48. The force is F = l (I x B). The field of the Earth is horizontal but at an angle of 90 degrees with respect to the wire (current). Since the current runs west-to-east and the B-field points south-to-north, I x B ===> the force points vertically (upward). The magnitude of the force per unit length of the wire is (F/l) = IB = 10 A x 0.5 x 10**(-4) T = 5 x 10**(-4) N/m.

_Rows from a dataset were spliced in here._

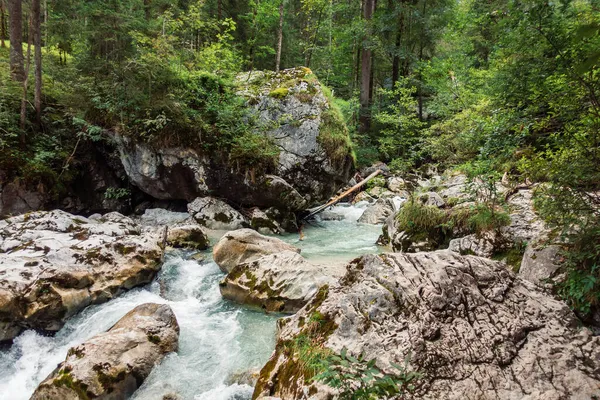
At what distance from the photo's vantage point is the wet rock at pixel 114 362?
3686 mm

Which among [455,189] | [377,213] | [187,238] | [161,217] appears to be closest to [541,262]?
[455,189]

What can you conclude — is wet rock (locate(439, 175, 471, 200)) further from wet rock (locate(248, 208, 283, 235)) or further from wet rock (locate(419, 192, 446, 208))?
wet rock (locate(248, 208, 283, 235))

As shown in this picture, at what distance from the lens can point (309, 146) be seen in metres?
11.6

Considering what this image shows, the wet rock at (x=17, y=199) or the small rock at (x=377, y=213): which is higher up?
the wet rock at (x=17, y=199)

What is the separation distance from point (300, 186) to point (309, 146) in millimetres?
1536

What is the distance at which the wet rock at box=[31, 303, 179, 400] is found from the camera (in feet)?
12.1

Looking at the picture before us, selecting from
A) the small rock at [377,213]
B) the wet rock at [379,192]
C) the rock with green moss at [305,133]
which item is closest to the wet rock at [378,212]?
the small rock at [377,213]

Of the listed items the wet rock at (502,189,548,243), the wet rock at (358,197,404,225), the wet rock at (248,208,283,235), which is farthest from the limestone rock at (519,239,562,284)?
the wet rock at (358,197,404,225)

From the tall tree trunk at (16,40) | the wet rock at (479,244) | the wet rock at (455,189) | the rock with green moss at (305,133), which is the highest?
the tall tree trunk at (16,40)

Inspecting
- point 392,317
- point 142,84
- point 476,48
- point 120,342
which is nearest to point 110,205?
point 142,84

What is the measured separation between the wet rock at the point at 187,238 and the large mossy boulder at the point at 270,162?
2689 millimetres

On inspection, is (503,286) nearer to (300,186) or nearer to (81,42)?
(300,186)

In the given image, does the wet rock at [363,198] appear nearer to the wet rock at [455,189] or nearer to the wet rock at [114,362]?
the wet rock at [455,189]

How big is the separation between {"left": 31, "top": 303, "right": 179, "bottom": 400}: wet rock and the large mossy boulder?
23.1 feet
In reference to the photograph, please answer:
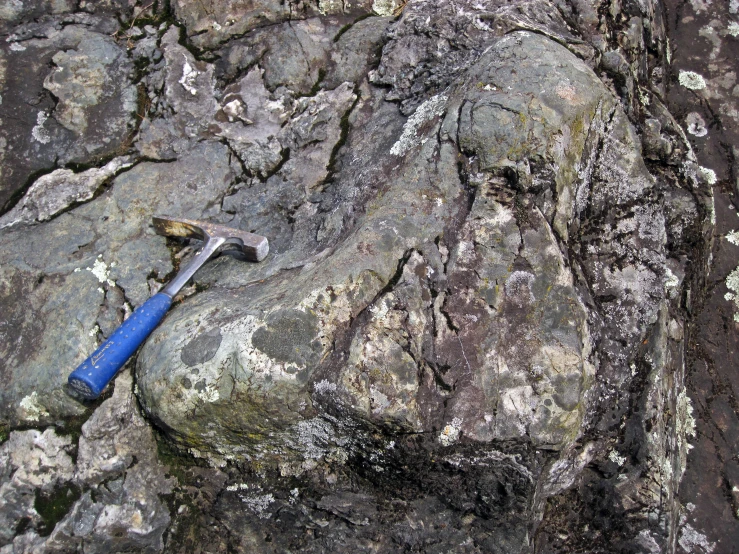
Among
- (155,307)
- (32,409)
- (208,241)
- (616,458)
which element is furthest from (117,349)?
(616,458)

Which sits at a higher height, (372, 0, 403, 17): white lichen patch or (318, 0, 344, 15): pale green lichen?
(318, 0, 344, 15): pale green lichen

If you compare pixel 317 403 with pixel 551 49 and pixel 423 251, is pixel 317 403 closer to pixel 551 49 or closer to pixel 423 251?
pixel 423 251

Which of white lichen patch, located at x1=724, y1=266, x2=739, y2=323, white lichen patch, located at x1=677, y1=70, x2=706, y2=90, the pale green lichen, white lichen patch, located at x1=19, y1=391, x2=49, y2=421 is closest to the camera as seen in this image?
white lichen patch, located at x1=19, y1=391, x2=49, y2=421

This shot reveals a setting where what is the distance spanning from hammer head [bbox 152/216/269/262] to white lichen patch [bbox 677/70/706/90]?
8.27 feet

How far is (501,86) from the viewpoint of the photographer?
2389mm

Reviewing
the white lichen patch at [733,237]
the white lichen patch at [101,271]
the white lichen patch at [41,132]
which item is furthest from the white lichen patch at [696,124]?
the white lichen patch at [41,132]

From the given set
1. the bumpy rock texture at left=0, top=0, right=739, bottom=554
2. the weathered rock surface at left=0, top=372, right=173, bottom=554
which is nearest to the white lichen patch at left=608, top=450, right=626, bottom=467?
the bumpy rock texture at left=0, top=0, right=739, bottom=554

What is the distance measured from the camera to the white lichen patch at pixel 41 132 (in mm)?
2852

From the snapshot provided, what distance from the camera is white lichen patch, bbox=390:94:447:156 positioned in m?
2.51

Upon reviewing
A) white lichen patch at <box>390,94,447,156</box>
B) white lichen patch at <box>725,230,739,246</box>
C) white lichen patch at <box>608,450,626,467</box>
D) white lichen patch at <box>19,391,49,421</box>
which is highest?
→ white lichen patch at <box>390,94,447,156</box>

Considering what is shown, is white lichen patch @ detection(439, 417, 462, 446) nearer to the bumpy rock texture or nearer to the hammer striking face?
the bumpy rock texture

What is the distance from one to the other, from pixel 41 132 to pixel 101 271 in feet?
Result: 2.87

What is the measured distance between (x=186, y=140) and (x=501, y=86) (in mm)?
1440

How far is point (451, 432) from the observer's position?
2021mm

The total force on the wire is 0.0005 N/m x 10 m = 0.005 N.

52. The torque exerted on the coil is torque = (magnetic moment) x B. The moment is (0.2 m)**2 x 1.25 A x 200 = 10 A-m**2. The field is B = 0.5 T. The maximum occurs when sine theta = 1 ===> max torque = moment x B = 10 A-m**2 x 0.5 T = 5 N-m

54. We first calculate the field due to one wire and then determine the force due to this field on the second wire.

The field of one wire at the position of the second wire is B = (permeability/2 pi) x (I/r) = 2 x 10**(-7) x (10 A/0.25 m) = 8 x 10**(-6) T. The field is perpendicular to the wire at this point.
The magnitude of the Force is then F = l(IB) = 50.0 m x 10 A x 8 x 10**(-6) T = 4.0 x 10**(-3) N. Since the currents are in the same direction, the force tends to pull the second wire toward the first wire (use the right hand rule to find B from the direction of I and then use the right hand rule on I x B).
A similar argument shows that the first wire is also pulled toward the second wire (as could also be argued using Newton's third law of motion).

56. We are given the speed and the acceleration of a proton traveling in a magnetic field. We are asked to find the strength and direction of B.

Direction: the proton moves in the + x-direction. It is accelerated into the + y-direction. Because the proton has a positive charge, the force is in the direction of v x B. Using the right hand rule, the B-field must point in the - z-direction.
Magnitude:
- The force on the proton is F = m(proton) x acceleration = 1.7 x 10**(-27) kg x 4.0 x 10**(12) m/s**2 = 6.8 x 10**(-15) N. This force is due to the magnetic field.
- Magnetic force = q (v x B) = 1.6x10**(-19) C x 2.0 x 10**7 m/s x B ===> B = 6.8x10**(-15) N/(3.2x10**(-12) C-m/s) = 2.1 x 10**(-3) T

65. See Figure 21.36. The magnitude of the torque is thus torque = Area x I x B x sine phi. Since the area of the coil doesn't change, and the magnitude and direction of B are constant ===> if the current is decreased by 25 %, then the torque decreases by 25 % too.

66. The coil hangs in an uniform vertical magnetic field and so the magnetic moment makes an angle of 90 degrees with the field. The torque is then torque = area x I x B. We want B ===> B = torque / (area x I) = 0.100 N-m / (pi x [0.1 m]**2 x 5.0 A) = 0.64 T.